**Task directions**:
Write out the lines from the line containing "With regard to" through the final line of the listing below, exactly, omitting every other line.
··· Data to process
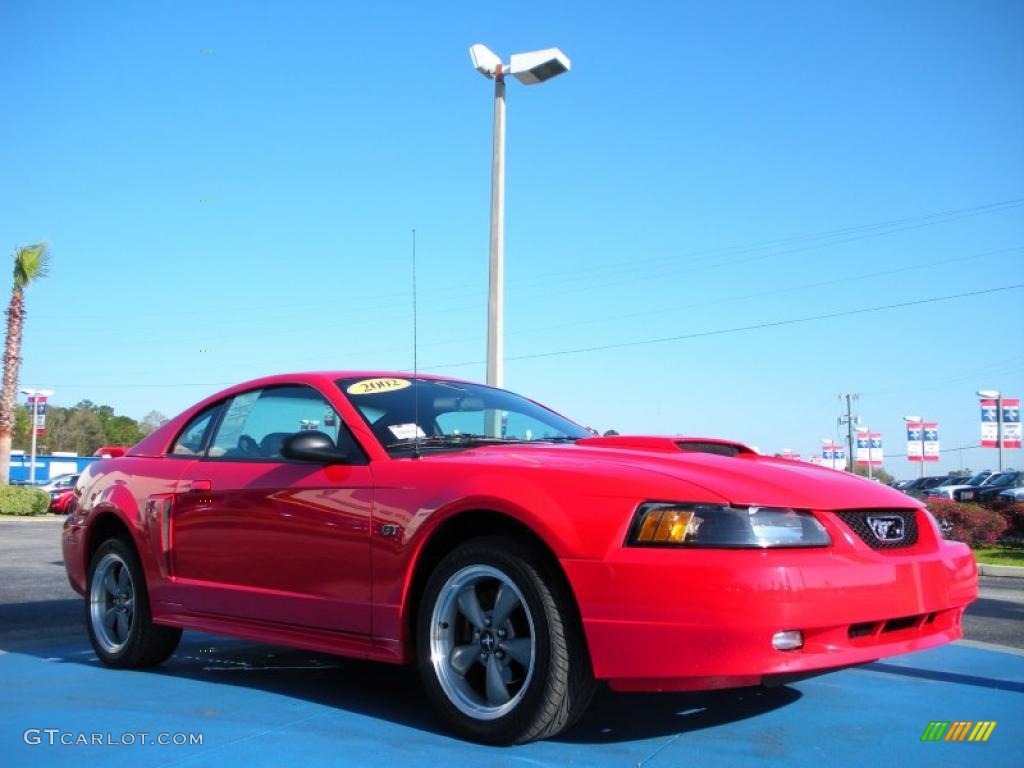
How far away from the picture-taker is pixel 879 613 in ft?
10.3

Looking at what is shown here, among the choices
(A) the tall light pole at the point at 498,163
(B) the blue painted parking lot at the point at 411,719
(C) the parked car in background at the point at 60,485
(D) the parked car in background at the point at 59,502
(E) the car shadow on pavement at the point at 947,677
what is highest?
(A) the tall light pole at the point at 498,163

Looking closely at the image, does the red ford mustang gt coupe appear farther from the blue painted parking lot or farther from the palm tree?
the palm tree

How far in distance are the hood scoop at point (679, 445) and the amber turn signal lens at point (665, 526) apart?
79cm

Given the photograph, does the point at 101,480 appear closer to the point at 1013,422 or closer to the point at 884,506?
the point at 884,506

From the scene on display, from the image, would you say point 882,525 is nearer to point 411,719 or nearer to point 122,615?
point 411,719

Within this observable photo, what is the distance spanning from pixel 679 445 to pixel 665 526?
1.00 m

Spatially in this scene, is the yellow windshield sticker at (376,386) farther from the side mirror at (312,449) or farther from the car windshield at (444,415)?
the side mirror at (312,449)

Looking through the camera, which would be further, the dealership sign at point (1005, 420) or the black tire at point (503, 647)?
the dealership sign at point (1005, 420)

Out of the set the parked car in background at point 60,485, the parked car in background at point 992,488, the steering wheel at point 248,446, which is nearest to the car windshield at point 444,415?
the steering wheel at point 248,446

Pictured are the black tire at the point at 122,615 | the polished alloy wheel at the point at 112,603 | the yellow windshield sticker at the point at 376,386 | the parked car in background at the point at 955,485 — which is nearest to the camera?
the yellow windshield sticker at the point at 376,386

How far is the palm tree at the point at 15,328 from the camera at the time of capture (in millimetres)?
30703

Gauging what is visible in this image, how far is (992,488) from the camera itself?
3212 centimetres

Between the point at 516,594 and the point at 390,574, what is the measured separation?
0.59 meters

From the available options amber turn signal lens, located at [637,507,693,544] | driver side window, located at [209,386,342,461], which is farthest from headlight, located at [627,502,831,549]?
driver side window, located at [209,386,342,461]
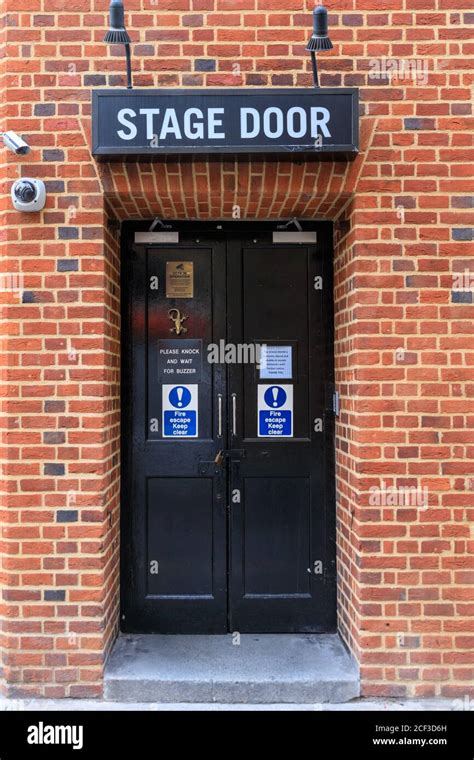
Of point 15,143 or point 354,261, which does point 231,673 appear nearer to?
point 354,261

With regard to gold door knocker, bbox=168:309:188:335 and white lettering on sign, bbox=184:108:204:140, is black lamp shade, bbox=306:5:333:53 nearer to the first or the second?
white lettering on sign, bbox=184:108:204:140

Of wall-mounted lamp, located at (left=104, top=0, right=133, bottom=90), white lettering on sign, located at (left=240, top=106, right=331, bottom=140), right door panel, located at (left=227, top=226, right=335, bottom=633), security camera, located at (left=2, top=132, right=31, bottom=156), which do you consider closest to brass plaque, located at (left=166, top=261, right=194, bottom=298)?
right door panel, located at (left=227, top=226, right=335, bottom=633)

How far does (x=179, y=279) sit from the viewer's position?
412 centimetres

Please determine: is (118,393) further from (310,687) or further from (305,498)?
(310,687)

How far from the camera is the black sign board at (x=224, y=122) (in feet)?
11.3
······
**Full response**:
With regard to gold door knocker, bbox=168:309:188:335 and white lettering on sign, bbox=184:108:204:140, is black lamp shade, bbox=306:5:333:53 nearer to the first or the second?
white lettering on sign, bbox=184:108:204:140

Of wall-mounted lamp, located at (left=104, top=0, right=133, bottom=90), white lettering on sign, located at (left=240, top=106, right=331, bottom=140), right door panel, located at (left=227, top=226, right=335, bottom=633), security camera, located at (left=2, top=132, right=31, bottom=156), which do you consider closest to brass plaque, located at (left=166, top=261, right=194, bottom=298)?
right door panel, located at (left=227, top=226, right=335, bottom=633)

How far does (x=179, y=279) sit from the viewer's position?
412 centimetres

Please determine: is (118,393) further from (310,687) or further from (305,498)?
(310,687)

How far from the camera is the black sign board at (x=224, y=122) (in feet)?
11.3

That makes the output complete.